A criminal case review is under way after a nurse, who murdered four elderly hospital patients by injecting them with insulin, launched a bid to overturn his convictions.

The Criminal Cases Review Commission is examining the case of Colin Norris, who was given four life sentences in 2008 and told he would serve at least 30 years behind bars.

Norris, who is now 37, was convicted of murdering four women – Doris Ludlam, 80, of Pudsey; Ethel Hall, 86, of Calverley; and Bridget Bourke, 88, and Irene Crookes, 79, both of Leeds – and the attempted murder of 90-year-old Vera Wilby, of Rawdon, while he worked at Leeds General Infirmary and St James’s Hospital, Leeds, in 2002.

Last December, a coroner recorded unlawful killing verdicts into the deaths of Mrs Ludlam and Mrs Crookes. In 2010, an NHS inquiry concluded that a catalogue of failings contributed to the opportunities for Norris to get hold of drugs and murder patients.

Norris lost an appeal against conviction at the Court of Appeal in December 2009, but campaigners now claim new scientific evidence casts fresh doubt on his guilt.

Yesterday, a spokesman for the Criminal Cases Review Commission said: “I can confirm we do have an application from Colin Norris and we do have the case under active review.”

She said the review was of Norris’s conviction.

The Commission will decide whether there is a “real possibility” that the Court of Appeal would not uphold the conviction.
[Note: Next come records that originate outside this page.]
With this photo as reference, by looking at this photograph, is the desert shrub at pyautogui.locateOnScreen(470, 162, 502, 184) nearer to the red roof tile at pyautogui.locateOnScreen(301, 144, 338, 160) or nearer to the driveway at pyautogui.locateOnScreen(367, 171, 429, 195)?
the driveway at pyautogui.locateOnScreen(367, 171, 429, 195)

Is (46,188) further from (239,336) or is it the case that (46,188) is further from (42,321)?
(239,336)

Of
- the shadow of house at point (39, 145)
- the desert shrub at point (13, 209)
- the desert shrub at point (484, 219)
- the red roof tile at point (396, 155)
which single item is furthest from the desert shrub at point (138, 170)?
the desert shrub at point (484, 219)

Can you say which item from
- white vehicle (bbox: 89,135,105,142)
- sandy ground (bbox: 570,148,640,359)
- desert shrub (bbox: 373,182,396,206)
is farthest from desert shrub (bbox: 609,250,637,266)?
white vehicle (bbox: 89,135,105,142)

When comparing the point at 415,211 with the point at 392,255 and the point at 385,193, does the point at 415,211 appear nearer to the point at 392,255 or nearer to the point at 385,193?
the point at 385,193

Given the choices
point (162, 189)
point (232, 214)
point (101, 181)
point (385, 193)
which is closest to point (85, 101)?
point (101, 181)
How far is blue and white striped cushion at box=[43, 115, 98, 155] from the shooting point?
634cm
If that was the case, there would be an appeal hearing at that court.

If the Commission decides that there is no real possibility of that, it would set out its provisional reasons.

The appellant would then be able to respond before a final decision is made, or further investigations are undertaken.

Norris’s mother, June Morrison, was reported as saying yesterday that she hoped the case would be referred back to the Court of Appeal. She said: “The new evidence is so strong, hopefully people will take a good look at it.”

At his trial, the judge described Norris as “a thoroughly evil and dangerous man.”

A West Yorkshire Police spokesman said yesterday: “Norris was arrested, prosecuted, and on the basis of the evidence presented to the court he was convicted and sentenced. His conviction was upheld at the Court of Appeal in December 2009.”